Forget it, I doubt anyone here would know what's a Thyristor is...


^^

I will continue my search elsewhere


----------



## Mr Fishies (Sep 21, 2007)

Sayal.com?


----------



## bigfishy (Jun 19, 2009)

Mr Fishies said:


> Sayal.com?


I am looking for a thing / switch that can control high current of electricity, like a selenoid valve.


----------



## ameekplec. (May 1, 2008)

http://canada.newark.com/powerex/c380pc/scr-thyristor-250a-1-3kv-t-62/dp/73K1948


----------



## Harry Muscle (Mar 21, 2007)

bigfishy said:


> I am looking for a thing / switch that can control high current of electricity, like a selenoid valve.


A lot of semi conductor companies have samples available. If you can find one chances are you could get one sample from them, maybe more.

Harry

P.S. Or just go with a relay instead.


----------



## bigfishy (Jun 19, 2009)

Harry Muscle said:


> A lot of semi conductor companies have samples available. If you can find one chances are you could get one sample from them, maybe more.
> 
> Harry
> 
> P.S. Or just go with a relay instead.


but I am dealing with something with high voltage, wouldn't that fried the relay switch????

Eg.

5000 volt > Thyristor switch > Timer > Capacitor > Application > Zaps O2 > Create Ozone


----------



## Harry Muscle (Mar 21, 2007)

bigfishy said:


> but I am dealing with something with high voltage, wouldn't that fried the relay switch????
> 
> Eg.
> 
> 5000 volt > Thyristor switch > Timer > Capacitor > Application > Zaps O2 > Create Ozone


That's really high voltage, I was thinking high as in 300V or 500V. But 5000V I think you are right you'll need a thyristor.

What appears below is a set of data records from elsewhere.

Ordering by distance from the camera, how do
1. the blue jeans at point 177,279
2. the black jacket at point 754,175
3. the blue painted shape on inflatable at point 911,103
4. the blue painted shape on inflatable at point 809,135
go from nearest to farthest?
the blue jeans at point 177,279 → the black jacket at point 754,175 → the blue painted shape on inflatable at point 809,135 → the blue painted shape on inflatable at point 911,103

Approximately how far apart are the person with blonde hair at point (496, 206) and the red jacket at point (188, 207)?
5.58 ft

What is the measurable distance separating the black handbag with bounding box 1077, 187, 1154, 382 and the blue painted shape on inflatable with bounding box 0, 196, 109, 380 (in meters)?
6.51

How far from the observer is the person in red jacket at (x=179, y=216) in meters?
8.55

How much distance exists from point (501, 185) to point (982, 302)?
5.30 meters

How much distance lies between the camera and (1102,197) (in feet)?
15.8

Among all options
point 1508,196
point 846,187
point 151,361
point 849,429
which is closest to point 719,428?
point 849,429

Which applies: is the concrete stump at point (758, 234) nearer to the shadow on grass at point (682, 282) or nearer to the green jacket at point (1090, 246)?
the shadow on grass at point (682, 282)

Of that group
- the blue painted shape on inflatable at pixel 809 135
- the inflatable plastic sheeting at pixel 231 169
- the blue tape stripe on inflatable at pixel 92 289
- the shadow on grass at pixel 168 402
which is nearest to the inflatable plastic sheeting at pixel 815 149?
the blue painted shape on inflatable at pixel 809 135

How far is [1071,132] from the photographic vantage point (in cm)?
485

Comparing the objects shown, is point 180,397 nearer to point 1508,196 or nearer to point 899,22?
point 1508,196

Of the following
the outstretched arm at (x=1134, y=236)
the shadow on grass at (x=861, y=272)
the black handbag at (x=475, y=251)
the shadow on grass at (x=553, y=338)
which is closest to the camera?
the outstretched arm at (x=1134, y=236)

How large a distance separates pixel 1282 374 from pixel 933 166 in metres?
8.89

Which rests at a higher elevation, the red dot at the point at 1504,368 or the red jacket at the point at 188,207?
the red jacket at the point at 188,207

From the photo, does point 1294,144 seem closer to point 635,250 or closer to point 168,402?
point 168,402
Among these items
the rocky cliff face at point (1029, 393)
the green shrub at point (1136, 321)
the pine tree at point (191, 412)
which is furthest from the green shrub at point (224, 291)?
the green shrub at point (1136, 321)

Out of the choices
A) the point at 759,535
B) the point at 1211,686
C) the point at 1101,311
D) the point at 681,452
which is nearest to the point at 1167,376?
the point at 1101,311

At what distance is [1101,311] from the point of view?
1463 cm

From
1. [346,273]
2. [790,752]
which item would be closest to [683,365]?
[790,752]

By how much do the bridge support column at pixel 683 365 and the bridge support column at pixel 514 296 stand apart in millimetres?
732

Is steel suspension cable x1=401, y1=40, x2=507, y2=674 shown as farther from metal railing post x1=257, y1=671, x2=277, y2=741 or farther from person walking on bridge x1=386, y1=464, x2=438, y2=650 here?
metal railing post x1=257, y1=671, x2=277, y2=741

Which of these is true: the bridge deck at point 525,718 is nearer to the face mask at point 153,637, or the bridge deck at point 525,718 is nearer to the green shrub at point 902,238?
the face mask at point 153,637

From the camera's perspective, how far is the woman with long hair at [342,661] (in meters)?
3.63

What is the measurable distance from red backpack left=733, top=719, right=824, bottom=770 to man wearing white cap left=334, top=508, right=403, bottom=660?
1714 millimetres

Found one who makes some and then ask for a sample or two, that might be the cheapest way to get one.

Harry


----------



## gucci17 (Oct 11, 2007)

Why not just buy a premade ozone generator?


----------



## Harry Muscle (Mar 21, 2007)

gucci17 said:


> Why not just buy a premade ozone generator?


If that's the intended goal of the OP, then yes, buying a premade ozone generator will be significantly safer ... unless you got some good current limiting in place playing with 5000V can kill you very easily and quickly.

Harry


----------